#### Trecho para leitura:
= = =

A série de filmes “Missão: Impossível” talvez seja a última dos grandes blockbusters do verão americano a realmente se importar com o cinema. Desde o primeiro filme, um suspense de espionagem dirigido por Brian de Palma em 1996, Ethan Hunt (Tom Cruise) já passeou pelo cinema de ação em forma bruta, com John Woo, em 2000, e entrou numa crescente de aventuras cada vez mais impossíveis. Nomes como J. J. Abrams (“Star Trek”) e Brad Bird (“Os Incríveis”) passaram pelos excelentes terceiro e quarto filmes da série, respectivamente, mas Tom Cruise parece ter encontrado um parceiro mesmo em Christopher McQuarrie.

Roteirista que havia trabalhado com Cruise em “Operação Valquíria”, “Jack Reacher” e em “Missão: Impossível: Protocolo Fantasma”, McQuarrie assumiu o comando da série de filmes em “Missão: Impossível: Nação Secreta”, o quinto filme da saga de Hunt, e eles nunca mais se separaram – é de McQuarrie, inclusive, o roteiro de “Top Gun: Maverick”. O cineasta parece entender os desejos grandiosos de Cruise e, principalmente, dar um jeito para que o ator os realize, o que fica muito claro em “Missão: Impossível: Acerto de Contas”, ou simplesmente “Missão: Impossível 7”, a primeira parte do que deve ser o fim das aventuras de Ethan Hunt.

= = =

#### Entradas fornecidas:
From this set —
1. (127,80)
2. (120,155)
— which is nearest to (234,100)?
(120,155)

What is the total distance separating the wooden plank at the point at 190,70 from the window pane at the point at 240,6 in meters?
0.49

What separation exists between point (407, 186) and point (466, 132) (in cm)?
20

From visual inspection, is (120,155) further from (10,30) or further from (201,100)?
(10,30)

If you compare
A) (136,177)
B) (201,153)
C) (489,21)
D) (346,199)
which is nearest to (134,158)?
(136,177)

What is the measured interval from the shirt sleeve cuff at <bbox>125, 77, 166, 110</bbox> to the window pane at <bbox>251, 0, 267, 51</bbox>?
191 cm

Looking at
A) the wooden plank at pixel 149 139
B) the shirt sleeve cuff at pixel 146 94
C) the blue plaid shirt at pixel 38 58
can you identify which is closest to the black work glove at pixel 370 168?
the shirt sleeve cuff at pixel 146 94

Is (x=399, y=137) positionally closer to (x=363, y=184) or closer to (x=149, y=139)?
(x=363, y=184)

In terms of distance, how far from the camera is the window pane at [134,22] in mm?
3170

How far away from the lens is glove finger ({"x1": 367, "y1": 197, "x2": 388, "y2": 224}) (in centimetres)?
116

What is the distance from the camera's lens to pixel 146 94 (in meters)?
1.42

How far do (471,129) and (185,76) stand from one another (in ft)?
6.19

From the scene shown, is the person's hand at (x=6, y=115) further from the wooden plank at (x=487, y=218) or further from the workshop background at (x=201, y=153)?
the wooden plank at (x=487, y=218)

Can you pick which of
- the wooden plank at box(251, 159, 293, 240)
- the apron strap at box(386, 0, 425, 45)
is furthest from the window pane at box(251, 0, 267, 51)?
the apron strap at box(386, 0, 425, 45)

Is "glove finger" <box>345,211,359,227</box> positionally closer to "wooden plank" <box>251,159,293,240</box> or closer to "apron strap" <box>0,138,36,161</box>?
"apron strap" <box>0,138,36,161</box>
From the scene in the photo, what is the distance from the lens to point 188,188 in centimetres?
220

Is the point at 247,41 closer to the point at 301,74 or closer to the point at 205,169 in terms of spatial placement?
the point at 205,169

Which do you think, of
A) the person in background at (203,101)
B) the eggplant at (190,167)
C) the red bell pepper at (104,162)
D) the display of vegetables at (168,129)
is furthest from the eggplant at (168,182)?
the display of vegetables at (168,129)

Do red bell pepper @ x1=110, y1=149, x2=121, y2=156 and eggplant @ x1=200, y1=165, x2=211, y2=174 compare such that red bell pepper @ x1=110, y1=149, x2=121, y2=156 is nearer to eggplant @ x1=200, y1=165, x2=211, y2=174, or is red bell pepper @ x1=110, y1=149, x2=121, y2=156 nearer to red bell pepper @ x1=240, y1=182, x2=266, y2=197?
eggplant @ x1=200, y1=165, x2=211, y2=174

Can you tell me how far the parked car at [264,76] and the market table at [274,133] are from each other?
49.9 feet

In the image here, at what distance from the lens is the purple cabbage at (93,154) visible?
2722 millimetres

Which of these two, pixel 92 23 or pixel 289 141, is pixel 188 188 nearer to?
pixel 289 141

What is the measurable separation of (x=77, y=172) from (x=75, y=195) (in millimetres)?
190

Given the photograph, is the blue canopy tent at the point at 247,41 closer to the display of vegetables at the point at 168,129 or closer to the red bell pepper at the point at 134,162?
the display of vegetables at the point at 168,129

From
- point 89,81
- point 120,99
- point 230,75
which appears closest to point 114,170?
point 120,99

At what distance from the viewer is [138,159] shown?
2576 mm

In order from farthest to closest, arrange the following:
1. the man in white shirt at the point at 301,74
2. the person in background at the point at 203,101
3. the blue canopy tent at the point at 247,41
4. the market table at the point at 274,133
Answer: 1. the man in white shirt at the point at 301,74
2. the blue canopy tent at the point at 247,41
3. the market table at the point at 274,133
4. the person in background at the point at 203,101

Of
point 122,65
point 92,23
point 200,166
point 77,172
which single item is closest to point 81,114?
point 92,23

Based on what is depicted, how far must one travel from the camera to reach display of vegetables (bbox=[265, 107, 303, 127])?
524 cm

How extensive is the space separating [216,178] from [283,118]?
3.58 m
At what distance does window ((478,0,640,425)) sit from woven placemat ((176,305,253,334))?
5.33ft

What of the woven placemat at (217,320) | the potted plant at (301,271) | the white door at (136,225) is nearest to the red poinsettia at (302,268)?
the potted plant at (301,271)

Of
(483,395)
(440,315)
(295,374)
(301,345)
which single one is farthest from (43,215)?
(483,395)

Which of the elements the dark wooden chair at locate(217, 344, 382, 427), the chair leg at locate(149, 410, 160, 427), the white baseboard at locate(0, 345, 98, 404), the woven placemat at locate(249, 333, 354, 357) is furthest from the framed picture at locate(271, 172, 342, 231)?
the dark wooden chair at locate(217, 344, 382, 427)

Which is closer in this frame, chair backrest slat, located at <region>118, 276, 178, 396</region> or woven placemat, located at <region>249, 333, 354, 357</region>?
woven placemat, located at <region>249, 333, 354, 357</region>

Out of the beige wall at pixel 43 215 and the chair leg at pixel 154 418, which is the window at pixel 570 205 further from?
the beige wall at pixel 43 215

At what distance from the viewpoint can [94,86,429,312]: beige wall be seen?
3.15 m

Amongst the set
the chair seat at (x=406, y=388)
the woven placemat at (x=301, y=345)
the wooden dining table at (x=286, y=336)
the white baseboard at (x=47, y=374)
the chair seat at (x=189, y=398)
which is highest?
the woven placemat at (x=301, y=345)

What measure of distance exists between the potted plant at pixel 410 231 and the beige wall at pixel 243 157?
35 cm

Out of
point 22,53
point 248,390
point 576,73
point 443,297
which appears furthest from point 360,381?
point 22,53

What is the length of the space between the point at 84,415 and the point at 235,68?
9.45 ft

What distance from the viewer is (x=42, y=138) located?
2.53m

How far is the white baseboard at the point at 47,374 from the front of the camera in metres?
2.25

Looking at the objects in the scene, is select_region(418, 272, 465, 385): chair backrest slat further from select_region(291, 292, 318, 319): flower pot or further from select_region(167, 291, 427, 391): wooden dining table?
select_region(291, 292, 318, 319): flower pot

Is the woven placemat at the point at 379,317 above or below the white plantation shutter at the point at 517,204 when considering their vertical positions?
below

= = =

#### Lista de tarefas:
1) Segundo o trecho sobre a série “Missão: Impossível”, quem dirigiu o primeiro filme, lançado em 1996?
2) Prossiga com o trecho sobre a série “Missão: Impossível” a partir do ponto em que ele termina.
As entradas não têm nenhuma relação com o trecho.

#### Respostas em ordem:
1) Brian de Palma.

2)
“Acerto de Contas” segue a estrutura iniciada em “Operação Fallout” e busca se conectar com momentos dos outros filmes, uma tentativa de fechar ciclos, e desamarrar nós, mas nunca apela para a nostalgia barata de filmes como “Flash”, por exemplo. O filme tem início em um submarino russo em uma sequência que introduz o McGuffin da vez, uma poderosa inteligência artificial, A Entidade – quem a tiver sob controle terá poder sobre todas as nações do mundo.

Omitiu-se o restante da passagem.